Which of the tour pros in the movie was the best actor?

I have a reel called, “Shanks for the Memories,” 12 minutes of all their screwups, and we gave one to all the players. A week before the movie came out was the PGA Championship at Valhalla, and we did a private fundraiser. It was a fancy screening in Louisville, and we showed Shanks for the Memories as a short before the movie. They roared because it was how bad their line readings were.

Do you feel “Bull Durham” is your best movie?

It’s certainly a movie that still resonates the most, but I get many calls on “White Men Can’t Jump.” It’s just a slightly different audience. That was, actually, my most successful movie, financially. I did three interviews on [“Bull Durham”] last week.
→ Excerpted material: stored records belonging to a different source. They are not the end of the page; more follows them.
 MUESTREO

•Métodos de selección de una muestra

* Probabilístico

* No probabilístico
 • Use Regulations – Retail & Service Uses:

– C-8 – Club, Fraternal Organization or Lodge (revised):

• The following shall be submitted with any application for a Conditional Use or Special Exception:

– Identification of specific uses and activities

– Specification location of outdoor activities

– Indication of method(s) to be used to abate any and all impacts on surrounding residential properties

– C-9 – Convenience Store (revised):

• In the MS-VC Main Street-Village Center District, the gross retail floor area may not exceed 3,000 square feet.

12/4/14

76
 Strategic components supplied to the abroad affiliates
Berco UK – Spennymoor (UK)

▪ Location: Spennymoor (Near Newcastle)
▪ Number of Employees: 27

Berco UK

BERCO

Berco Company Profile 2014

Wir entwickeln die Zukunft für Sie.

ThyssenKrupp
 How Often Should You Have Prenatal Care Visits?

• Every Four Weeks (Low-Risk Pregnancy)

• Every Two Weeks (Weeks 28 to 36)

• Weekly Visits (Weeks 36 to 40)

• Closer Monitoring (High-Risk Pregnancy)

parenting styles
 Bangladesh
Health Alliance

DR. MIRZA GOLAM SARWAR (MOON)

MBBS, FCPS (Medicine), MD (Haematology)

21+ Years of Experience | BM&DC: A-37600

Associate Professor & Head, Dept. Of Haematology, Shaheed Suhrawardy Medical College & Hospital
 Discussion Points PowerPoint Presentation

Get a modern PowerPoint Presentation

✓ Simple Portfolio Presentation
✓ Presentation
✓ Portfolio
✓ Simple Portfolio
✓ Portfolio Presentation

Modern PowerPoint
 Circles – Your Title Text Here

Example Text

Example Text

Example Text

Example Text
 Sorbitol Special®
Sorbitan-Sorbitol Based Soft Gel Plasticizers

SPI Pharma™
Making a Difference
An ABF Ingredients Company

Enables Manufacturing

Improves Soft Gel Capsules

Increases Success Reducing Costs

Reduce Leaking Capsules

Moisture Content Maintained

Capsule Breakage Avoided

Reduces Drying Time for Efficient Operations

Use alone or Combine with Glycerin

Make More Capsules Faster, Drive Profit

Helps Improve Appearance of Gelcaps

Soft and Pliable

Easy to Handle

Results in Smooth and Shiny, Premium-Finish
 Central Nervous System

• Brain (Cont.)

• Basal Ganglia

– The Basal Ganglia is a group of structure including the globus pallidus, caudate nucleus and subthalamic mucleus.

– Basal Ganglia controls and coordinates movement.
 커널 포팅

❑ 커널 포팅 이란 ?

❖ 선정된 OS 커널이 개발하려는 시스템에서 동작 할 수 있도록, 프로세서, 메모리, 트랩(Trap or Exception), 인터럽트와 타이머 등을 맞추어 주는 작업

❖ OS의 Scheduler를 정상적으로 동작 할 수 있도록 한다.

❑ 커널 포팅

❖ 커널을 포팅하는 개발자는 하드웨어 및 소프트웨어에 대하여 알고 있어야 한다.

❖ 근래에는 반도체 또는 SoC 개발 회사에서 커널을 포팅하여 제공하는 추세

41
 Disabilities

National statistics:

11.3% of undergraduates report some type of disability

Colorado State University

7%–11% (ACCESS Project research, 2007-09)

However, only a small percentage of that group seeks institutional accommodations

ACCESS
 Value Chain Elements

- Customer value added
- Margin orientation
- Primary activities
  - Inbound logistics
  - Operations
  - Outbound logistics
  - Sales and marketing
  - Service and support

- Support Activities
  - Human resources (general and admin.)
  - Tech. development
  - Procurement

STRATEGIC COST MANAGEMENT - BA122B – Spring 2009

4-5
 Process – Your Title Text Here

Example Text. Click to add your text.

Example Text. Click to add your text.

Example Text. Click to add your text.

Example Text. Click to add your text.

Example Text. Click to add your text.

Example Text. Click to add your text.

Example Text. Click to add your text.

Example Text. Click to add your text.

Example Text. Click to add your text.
How good were you in the minors?

I was a solid minor-league player who had one really good year in A Ball, and then I went up to Triple A. We had a great team, the Rochester Red Wings; it’s been called one of the 10 best minor league teams of all time. The next year, 1981, the strike hit, and it changed baseball forever. Like many minor leaguers, I was unable to sit out the strike. It was pretty much thought the season was going to be cancelled. I had a small child and a wife, and I went to graduate school.

How much worse is it that we don’t have sports as a distraction right now with the coronavirus?

It makes it much worse. Not only do you not have sports, which is cathartic. We don’t have our teams and don’t we have our guys. You also lose the high schools; I follow my local high school teams. Instead, it’s replaced by pandemic cases. That’s the only thing [people] watch, on any channel.